# It's Snowing Outside!



## Care4all (Jan 1, 2010)

Happy New Year!

got a huge storm coming in tomorrow....may dump a foot and a half of snow, on top of the 2-5'' we are suppose to get today...


----------



## Baruch Menachem (Jan 1, 2010)

So very pretty.  Love looking at the stuff from inside my nice warm room, with a nice cup of hot chocolate and pepermint


----------



## Againsheila (Jan 1, 2010)

and all I get is rain.......I already hate the new year and it just started......woke up to doggie dodo in the hall and it's been downhill from there....


----------



## Care4all (Jan 1, 2010)

lovely looking at it from the inside of the home with fireplace going too!


----------



## xsited1 (Jan 1, 2010)

It snows in Maine?  Here's a picture of the latest snowfall in Arkansas:


----------



## Againsheila (Jan 1, 2010)

xsited1 said:


> It snows in Maine?  Here's a picture of the latest snowfall in Arkansas:



You know, I could take care of that for you, all I need is one big hotflash...lol


----------



## KissMy (Dec 23, 2017)

Yeah Baby! It's Snowing Big Time! 2" accumulation on the ground already. It's going to be a white Christmas. Man, I got to start shopping today!


----------



## waltky (Dec 23, 2017)

Yeah...

... supos'ed to get some snow here later today...

... might even get a white Christmas.


----------



## Marion Morrison (Dec 23, 2017)

No, s'not.


----------



## ChrisL (Dec 23, 2017)

Everything is just ice here this morning.  We had some snow and then it turned to freezing rain, and the ice is coated on everything, including the roads.  Getting to Dunkin Donuts for my coffee this morning was an adventure, even trying to walk through the parking lot to get to the door!  I should have worn my ice skates!


----------



## KissMy (Dec 23, 2017)

ChrisL said:


> Everything is just ice here this morning.  We had some snow and then it turned to freezing rain, and the ice is coated on everything, including the roads.  Getting to Dunkin Donuts for my coffee this morning was an adventure, even trying to walk through the parking lot to get to the door!  I should have worn my ice skates!


Ice skating holding hot coffee might get dicey.


----------



## Two Thumbs (Dec 23, 2017)

# [Goal]
Please carry on the snow thread from its last line. The lines that come next have nothing to do with the snow thread.

# [Information provided]

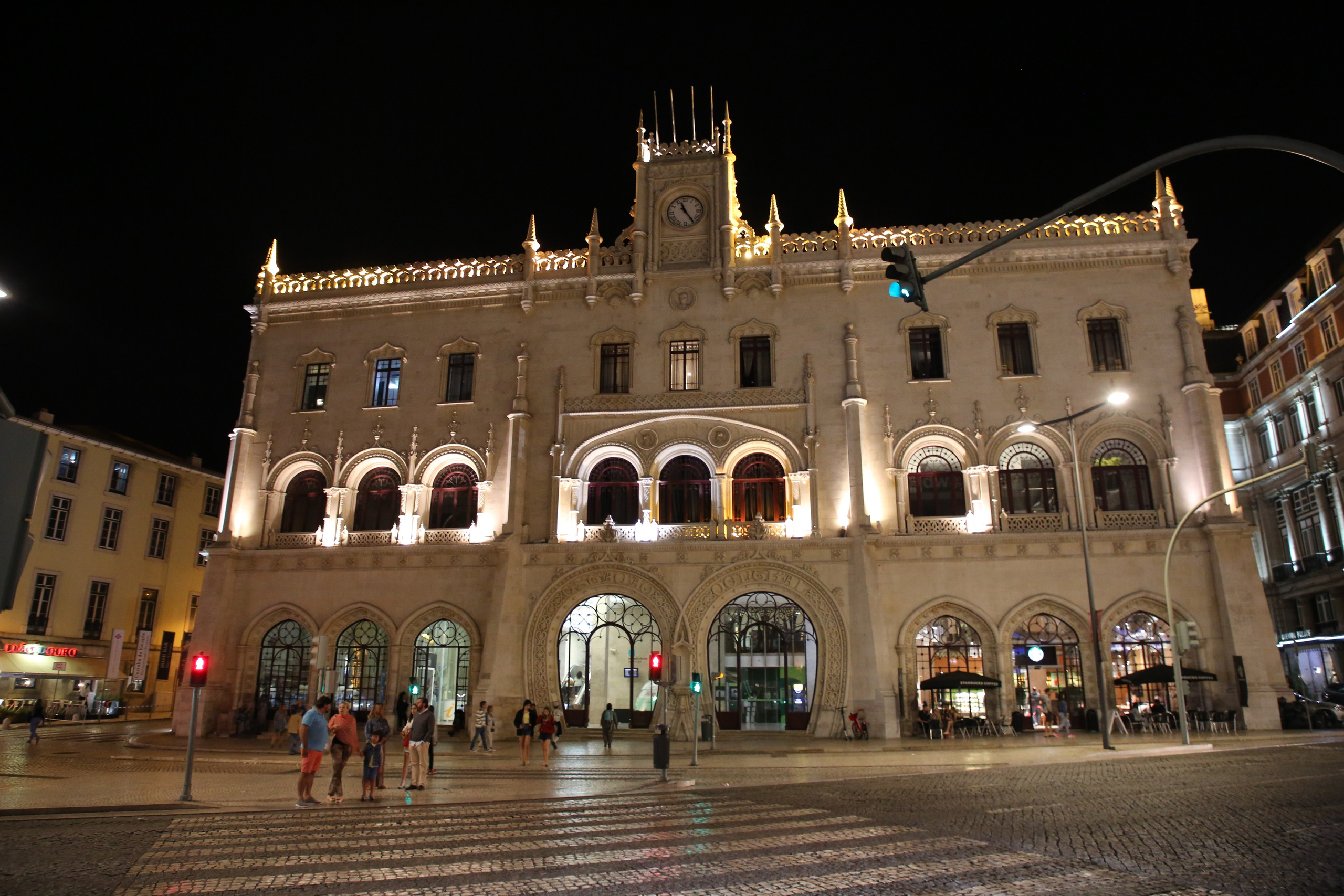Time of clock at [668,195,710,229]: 11:24
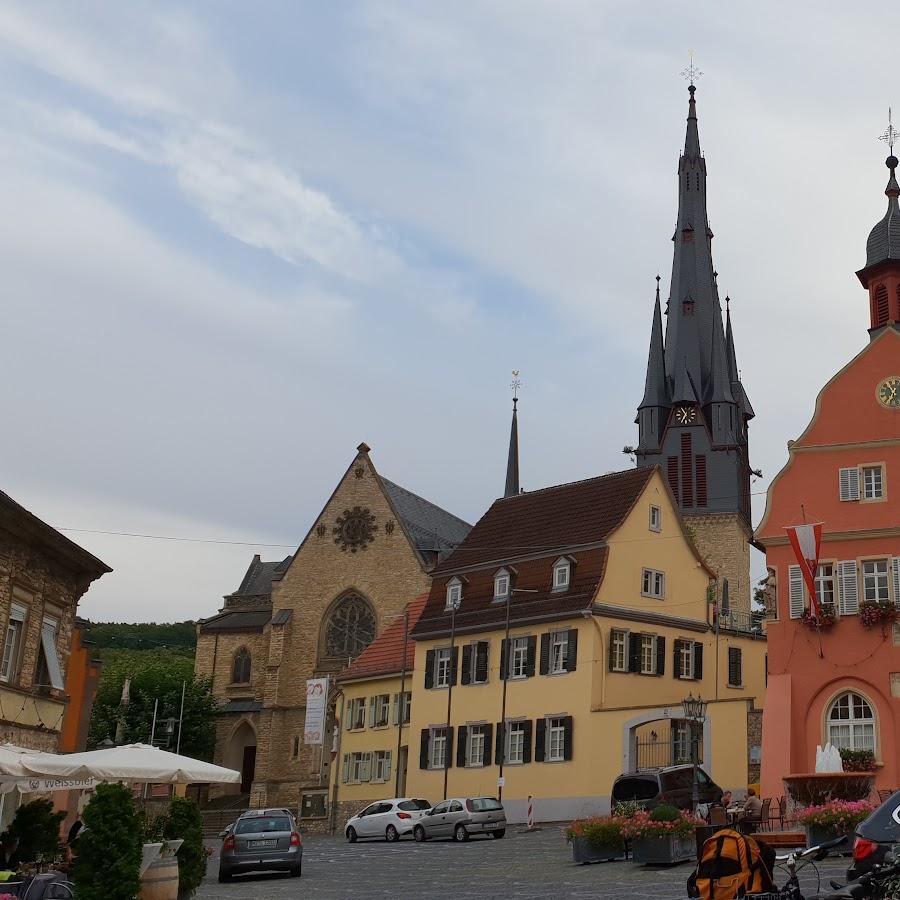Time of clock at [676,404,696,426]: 10:34
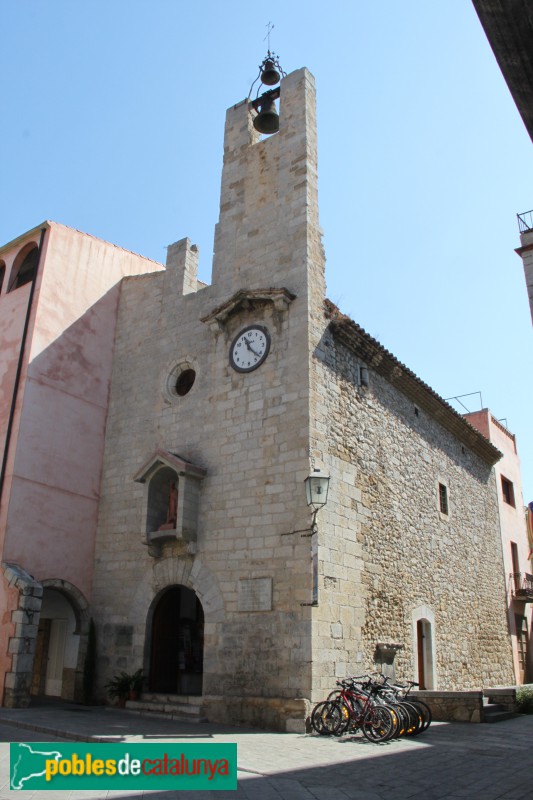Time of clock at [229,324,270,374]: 11:22
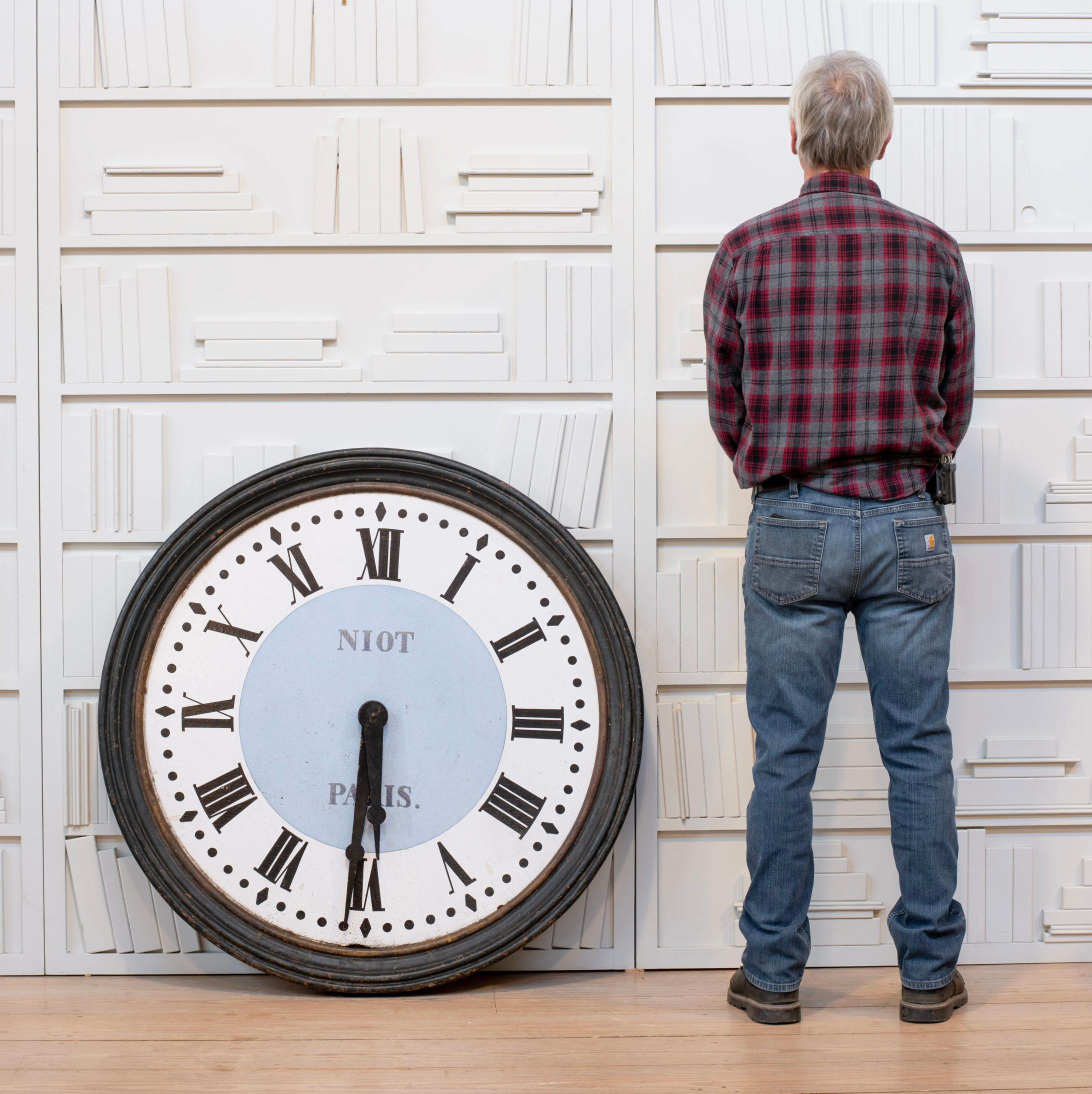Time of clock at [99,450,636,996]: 5:30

# [Reply]
KissMy said:


> Yeah Baby! It's Snowing Big Time! 2" accumulation on the ground already. It's going to be a white Christmas. Man, I got to start shopping today!


necroed a 7 y/o weather thread.


----------



## ChrisL (Dec 24, 2017)

KissMy said:


> ChrisL said:
> 
> 
> > Everything is just ice here this morning.  We had some snow and then it turned to freezing rain, and the ice is coated on everything, including the roads.  Getting to Dunkin Donuts for my coffee this morning was an adventure, even trying to walk through the parking lot to get to the door!  I should have worn my ice skates!
> ...



I'm still drinking ice coffee!


----------



## KissMy (Dec 24, 2017)

It's Snowing again this morning. Little girls next door & the dogs played in the snow all day long yesterday. They turned all the snow in our front yards into snow balls, snow angles & snow people.


----------



## OldLady (Dec 24, 2017)

We had snow Friday night, rained all afternoon yesterday and melted every single flake.  Supposed to get a foot tomorrow, starting very early in the morning and going all day.
The kids who get sleds will be happy, anyway.


----------



## KissMy (Dec 24, 2017)

We got more snow again yesterday. Kids have been sledding.  It's already a White Christmas.

MERRY CHRISTMAS EVERYBODY! HO...HO...HO!!!


----------



## ChrisL (Dec 26, 2017)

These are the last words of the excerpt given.